But instead of sending gifts in advance of the meeting (i.e. freezing settlement building), our government undermined its own special envoy by releasing a list of government tenders for new housing units – including 312 units over the Green Line in east Jerusalem, Pisgat Ze’ev and Har Homa.

ALTHOUGH THE government has been talking for months about resuming building in east Jerusalem, the current tenders were the first to be published for new Israeli building in the area in over a year. The plans turn the declarations into unilateral facts on the ground and totally contravene the spirit of negotiations. They also fly in the face of stiff international condemnation.

The government defended the decision, claiming the tenders weren’t “new” because, as noted above, the plans have been in place for a long time. But there is a wide gap between declaratory statements and actual building. The attempt to obfuscate these acts by claiming they were not new was disingenuous.

As a professional organization working toward a more equitable Jerusalem and toward an agreed-upon future for both Jews and Arabs in the city, Ir Amim expressed dismay at the chilling effect the renewed construction would have on chances for a successful return to negotiations.

Of course, there is no guarantee negotiations will resume if Israel curbs its construction over the Green Line, but such building projects in east Jerusalem and the West Bank at this time certainly serve to weaken the hand of those Palestinian leaders who wish to return to the table. As an Israeli organization, we believe it is vital that the Israeli public know what the government is doing in our name, in order to be able to evaluate its impact on our future.
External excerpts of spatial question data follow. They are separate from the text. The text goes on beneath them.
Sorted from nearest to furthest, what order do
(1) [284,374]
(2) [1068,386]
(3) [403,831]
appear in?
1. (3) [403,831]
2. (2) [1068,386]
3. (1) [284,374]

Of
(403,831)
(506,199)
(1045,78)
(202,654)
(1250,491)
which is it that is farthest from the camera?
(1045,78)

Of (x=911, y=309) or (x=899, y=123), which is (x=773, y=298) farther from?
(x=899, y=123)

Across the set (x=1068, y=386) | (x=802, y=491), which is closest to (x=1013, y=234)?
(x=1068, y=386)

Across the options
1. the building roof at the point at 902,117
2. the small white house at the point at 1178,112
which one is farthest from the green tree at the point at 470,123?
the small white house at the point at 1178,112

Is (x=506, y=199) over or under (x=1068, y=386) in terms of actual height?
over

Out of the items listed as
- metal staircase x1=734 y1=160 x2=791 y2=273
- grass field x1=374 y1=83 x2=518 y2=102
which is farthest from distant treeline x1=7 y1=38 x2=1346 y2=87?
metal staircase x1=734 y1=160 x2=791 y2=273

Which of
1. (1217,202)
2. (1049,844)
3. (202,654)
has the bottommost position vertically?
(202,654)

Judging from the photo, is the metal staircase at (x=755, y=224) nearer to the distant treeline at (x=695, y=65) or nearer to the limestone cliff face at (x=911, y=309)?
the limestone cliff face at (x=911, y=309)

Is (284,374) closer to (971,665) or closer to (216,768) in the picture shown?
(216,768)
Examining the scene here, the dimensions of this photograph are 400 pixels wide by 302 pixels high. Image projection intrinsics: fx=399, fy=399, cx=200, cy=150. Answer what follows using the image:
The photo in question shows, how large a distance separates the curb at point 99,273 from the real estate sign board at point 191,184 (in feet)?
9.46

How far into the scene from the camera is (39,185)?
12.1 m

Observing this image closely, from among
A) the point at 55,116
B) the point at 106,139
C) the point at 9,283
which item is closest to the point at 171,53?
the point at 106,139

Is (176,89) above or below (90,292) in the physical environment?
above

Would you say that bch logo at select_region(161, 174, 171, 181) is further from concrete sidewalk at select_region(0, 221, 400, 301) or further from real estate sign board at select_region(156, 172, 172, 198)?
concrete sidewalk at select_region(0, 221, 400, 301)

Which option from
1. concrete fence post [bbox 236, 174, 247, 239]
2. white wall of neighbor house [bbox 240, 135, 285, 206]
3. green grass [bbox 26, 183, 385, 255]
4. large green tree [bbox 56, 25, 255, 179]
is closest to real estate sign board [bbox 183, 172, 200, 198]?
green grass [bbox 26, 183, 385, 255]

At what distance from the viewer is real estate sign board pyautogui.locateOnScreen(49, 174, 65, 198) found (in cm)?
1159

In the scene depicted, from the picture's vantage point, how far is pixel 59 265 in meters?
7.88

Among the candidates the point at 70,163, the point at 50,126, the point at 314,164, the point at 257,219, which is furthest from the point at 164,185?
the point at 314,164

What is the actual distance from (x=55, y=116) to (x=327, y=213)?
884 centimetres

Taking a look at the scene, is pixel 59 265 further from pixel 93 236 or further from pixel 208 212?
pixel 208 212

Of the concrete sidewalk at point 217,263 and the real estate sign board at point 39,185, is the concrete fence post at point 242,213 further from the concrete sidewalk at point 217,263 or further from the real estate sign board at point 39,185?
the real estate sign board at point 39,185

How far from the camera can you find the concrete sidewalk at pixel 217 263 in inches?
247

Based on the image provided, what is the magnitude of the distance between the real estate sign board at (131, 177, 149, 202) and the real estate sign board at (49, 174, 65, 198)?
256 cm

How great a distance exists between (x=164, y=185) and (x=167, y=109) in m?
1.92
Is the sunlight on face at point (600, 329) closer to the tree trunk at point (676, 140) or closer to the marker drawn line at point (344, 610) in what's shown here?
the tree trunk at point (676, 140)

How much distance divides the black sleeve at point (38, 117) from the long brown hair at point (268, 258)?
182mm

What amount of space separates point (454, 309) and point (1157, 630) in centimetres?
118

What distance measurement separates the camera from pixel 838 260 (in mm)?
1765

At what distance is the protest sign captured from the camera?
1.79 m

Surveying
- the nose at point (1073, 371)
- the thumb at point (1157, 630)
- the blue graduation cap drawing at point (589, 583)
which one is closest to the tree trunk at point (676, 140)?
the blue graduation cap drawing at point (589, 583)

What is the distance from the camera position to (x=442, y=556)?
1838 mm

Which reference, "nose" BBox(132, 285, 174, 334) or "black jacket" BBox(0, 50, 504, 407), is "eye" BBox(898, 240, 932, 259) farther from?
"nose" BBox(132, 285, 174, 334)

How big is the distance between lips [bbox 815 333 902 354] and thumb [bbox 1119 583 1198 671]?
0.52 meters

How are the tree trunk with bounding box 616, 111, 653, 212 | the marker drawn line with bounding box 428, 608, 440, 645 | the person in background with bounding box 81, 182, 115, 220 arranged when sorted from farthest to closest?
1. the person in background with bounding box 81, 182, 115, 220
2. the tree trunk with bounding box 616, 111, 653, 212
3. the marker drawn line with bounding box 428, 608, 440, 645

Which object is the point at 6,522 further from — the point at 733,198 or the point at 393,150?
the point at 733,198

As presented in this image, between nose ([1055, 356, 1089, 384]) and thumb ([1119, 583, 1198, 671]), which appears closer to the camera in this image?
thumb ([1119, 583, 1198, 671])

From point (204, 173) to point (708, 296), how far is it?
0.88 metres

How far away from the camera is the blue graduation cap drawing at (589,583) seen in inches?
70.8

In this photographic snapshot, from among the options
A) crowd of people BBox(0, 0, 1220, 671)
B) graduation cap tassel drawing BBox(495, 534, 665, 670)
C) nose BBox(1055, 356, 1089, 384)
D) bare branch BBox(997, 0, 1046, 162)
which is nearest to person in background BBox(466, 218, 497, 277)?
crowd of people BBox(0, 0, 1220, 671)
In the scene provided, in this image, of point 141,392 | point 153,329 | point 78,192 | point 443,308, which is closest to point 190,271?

Regrettably, The Jerusalem Post chose to “attack the messenger” in an editorial last week (“Gould’s hullabaloo,” January 5) rather than address the issues at hand. Worse, the Post suggested that Ir Amim’s data on Jerusalem is somehow compromised but failed to spell out just which statistics the paper finds questionable.

Does Israel “have the right” to build in east Jerusalem? It depends on how you see Israel’s act of unification/occupation/annexation of the 70 sq.km. of West Bank land added to Jerusalem's borders in 1967. Under Israeli law, east Jerusalem is fully a part of Israel, even though the Palestinians who were added along with their land are Israeli residents, not citizens.

Under international law, and in the eyes of virtually all the nations of the world, including our strongest allies, such as the United States, Great Britain, Australia and other supporters, east Jerusalem is another part of the West Bank, no different than Alon Shvut, Tekoa or Nokdim. Even worse for Israel, the unresolved status of east Jerusalem has a negative impact on the status of West Jerusalem as Israel’s capital, for no country will recognize Israeli sovereignty in any part of the city until the sovereignty throughout the city is determined once and for all.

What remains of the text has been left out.